Brian got his start in strongman after the death of a friend and opened up his gym, NEVERsate.
“Strongman has led me to so many beautiful places in life. I’m still here because of strongman.”
He’s met so many amazing people through strongman and has found incredible opportunities as well.
Still, without his passion for jiu-jitsu, fighting, weight lifting, and the mindset he gave himself as a child, he wouldn’t be where he is now. It was always about challenging himself and being comfortable about being uncomfortable and going the extra mile for yourself, not others who were watching.
If it weren’t for any of these things, Brian would not be the man he is today. But that doesn’t mean his life is perfect.
As he was moving up in the strongman ranks, one day, he became ill. That sickness led to throwing up, which then led to throwing up anywhere from 30 to 50 times a day, every single day for two years in a row, which, of course, led to other health problems.
He’s had five surgeries, and just three months ago, he started getting treatments for his illness. Now, he’s free of that disease but will be dealing with its effects for the next 15 to 20 years of his life.
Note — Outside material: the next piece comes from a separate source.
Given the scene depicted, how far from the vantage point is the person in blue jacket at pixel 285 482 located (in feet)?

“I literally could not have made it without the morals and principles I’ve learned through fighting, through lifting, through just choosing the right thing every single time, to just not skip out on sets, not skip out on reps, not skip out on anything, learning how to focus, being comfortable with being uncomfortable, and just being able to look at the next step, the next rep, getting through the next second, the next day, the next hour, whatever you need to get through, that’s the only way you get through anything. You can’t look at anything on the whole. If you think about throwing up 50 times a day, every single day, trust me, you’ll eat a bullet. I almost did. You literally need to look at it as one day at a time, one second at a time, one minute at a time, and that can happen if you build it one rep at a time, one set at a time, one fight at a time, one decision at a time. It bleeds over to other areas of your life, and if you’re not learning that from lifting, then you’re wasting a lot of your time. This is not about building better biceps. It’s not about your deadlift PRs, your squat. Time wins. You’re going to lose. All those things go away. It’s not going to matter. What’s going to matter is what you’re deciding in your head. These small decisions become big decisions, and when you get that call at 2 a.m. in the morning and your life crashes, how you deal with that is exactly how you dealt with your set of 20 reps.”